▶ **Excerpt to read**
-- begin --

Ordinance No. 97-21, amending Columbus City Code, § 8-2-7-(a), Chapter 2, Garbage and Refuse. The "approved disposal site designated by the Mayor and Council" is, of course, the city-owned transfer station. The ordinance therefore requires that solid waste collected within the city be deposited at the local transfer station, unless the waste is to be sent out-of-state.
Following passage of the ordinance, U & I continued to haul solid waste collected in Columbus to the Butler County facility. Concomitantly, the City continued to experience a 20 percent reduction in the transfer station's revenues. Primarily concerned that it would be unable to meet its financial obligations relating to the coalition landfill, the City passed a resolution to suspend U & I's hauler's license. Although the City voiced concern that U & I's ability to bypass the transfer station might increase the City's liability for hazardous waste accidents, the record presents no evidence of any health or safety risk associated with U & I taking its solid waste to Butler County rather than the City's transfer station, and the undisputed evidence shows that the Butler County facility is in compliance with all relevant state and federal environmental standards.

-- end --

▶ **Prompt 1**
Translate this sentence from the waste ordinance excerpt into Spanish: "Following passage of the ordinance, U & I continued to haul solid waste collected in Columbus to the Butler County facility."
▶ **Prompt 2**
Decide whether each statement agrees with the waste ordinance excerpt. Answer yes or no, and quote the deciding words.
(a) Waste collected in the city does not have to go to the local transfer station if it is to be sent out-of-state.
(b) The record shows a health or safety risk from U & I taking its solid waste to Butler County.
(c) The transfer station's revenues dropped by 20 percent.
▶ **Prompt 3**
Duplicate the waste ordinance excerpt from "Ordinance No. 97-21, amending" up to and including "be sent out-of-state.".
Base your work solely on the waste ordinance excerpt.

▶ **Dataset rows**
-- begin --

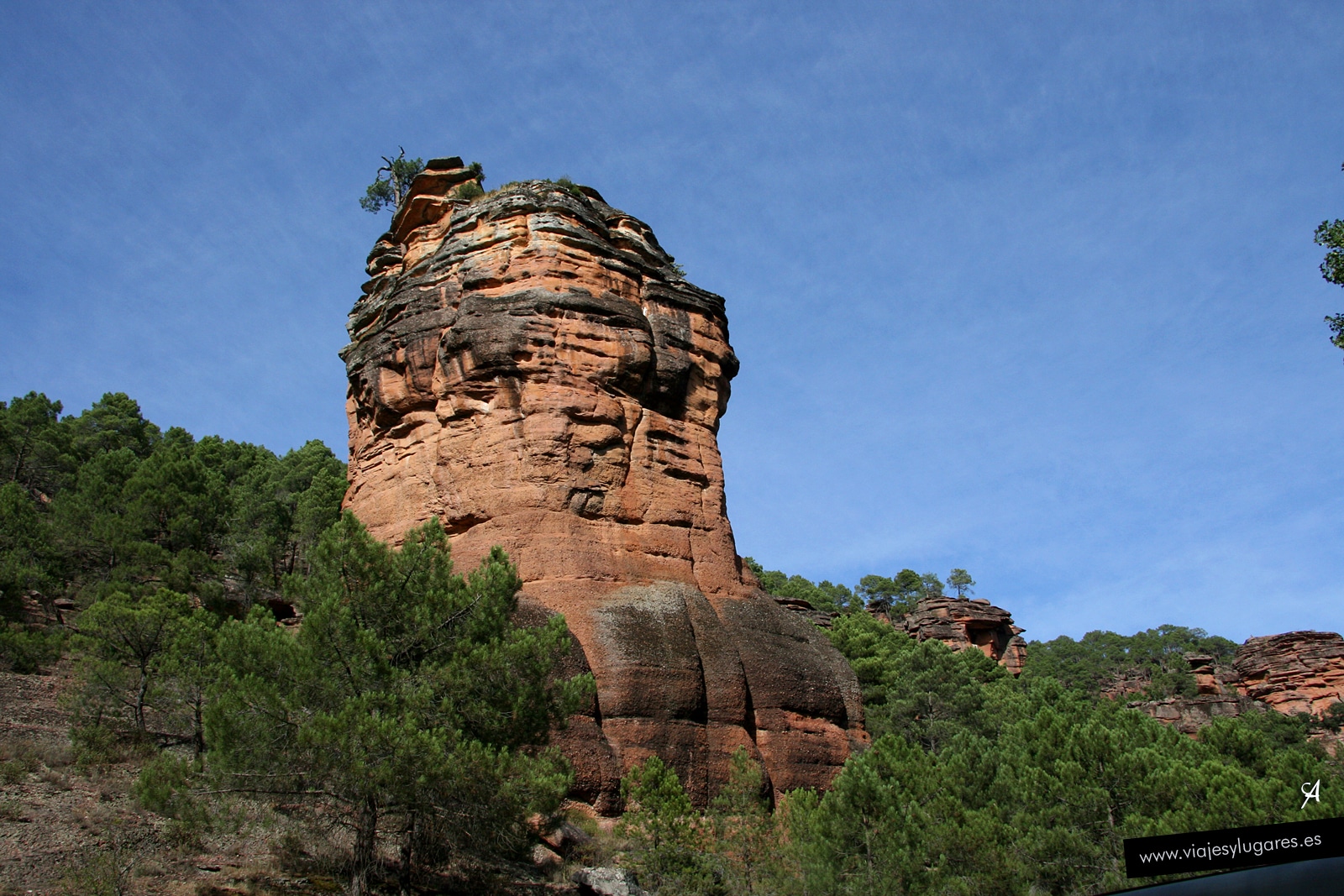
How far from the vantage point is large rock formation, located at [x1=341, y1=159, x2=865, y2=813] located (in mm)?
21484

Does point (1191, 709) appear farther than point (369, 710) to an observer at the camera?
Yes

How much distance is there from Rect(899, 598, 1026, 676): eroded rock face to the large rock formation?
49433 millimetres

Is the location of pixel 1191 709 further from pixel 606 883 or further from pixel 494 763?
pixel 494 763

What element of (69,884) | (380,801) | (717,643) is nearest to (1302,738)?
(717,643)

-- end --

▶ **Final answer 1**
Tras la aprobación de la ordenanza, U & I siguió transportando los residuos sólidos recolectados en Columbus a la instalación del condado de Butler.

▶ **Final answer 2**
(a) Yes: "unless the waste is to be sent out-of-state."
(b) No: "the record presents no evidence of any health or safety risk associated with U & I taking its solid waste to Butler County rather than the City's transfer station"
(c) Yes: "the City continued to experience a 20 percent reduction in the transfer station's revenues."

▶ **Final answer 3**
Ordinance No. 97-21, amending Columbus City Code, § 8-2-7-(a), Chapter 2, Garbage and Refuse. The "approved disposal site designated by the Mayor and Council" is, of course, the city-owned transfer station. The ordinance therefore requires that solid waste collected within the city be deposited at the local transfer station, unless the waste is to be sent out-of-state.